Top of Exercise data
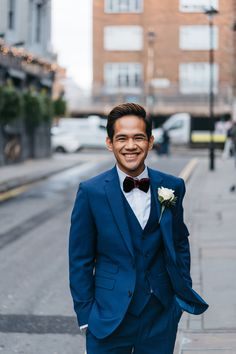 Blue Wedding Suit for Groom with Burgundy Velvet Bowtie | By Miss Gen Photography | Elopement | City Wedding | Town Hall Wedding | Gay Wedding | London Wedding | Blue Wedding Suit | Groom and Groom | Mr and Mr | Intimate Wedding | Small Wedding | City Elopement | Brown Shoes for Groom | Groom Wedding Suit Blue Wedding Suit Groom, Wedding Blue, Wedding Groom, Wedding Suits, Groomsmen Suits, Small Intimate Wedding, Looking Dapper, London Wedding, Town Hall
Bottom of Exercise data
Top of Exercise data
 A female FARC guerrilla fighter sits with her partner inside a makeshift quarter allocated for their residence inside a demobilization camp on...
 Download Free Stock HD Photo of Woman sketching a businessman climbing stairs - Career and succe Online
Bottom of Exercise data
Top of Exercise data
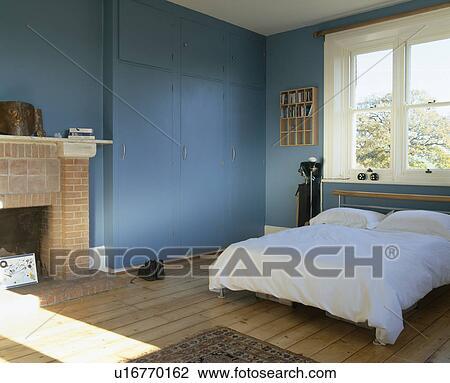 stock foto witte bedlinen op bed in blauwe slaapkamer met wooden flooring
Bottom of Exercise data
→ **What the task asks**:
Write down again, exactly as given, only the lines above that fall from the line with "A female FARC" to the line with "Download Free Stock", inclusive.

→ **Written response**:
 A female FARC guerrilla fighter sits with her partner inside a makeshift quarter allocated for their residence inside a demobilization camp on...
 Download Free Stock HD Photo of Woman sketching a businessman climbing stairs - Career and succe Online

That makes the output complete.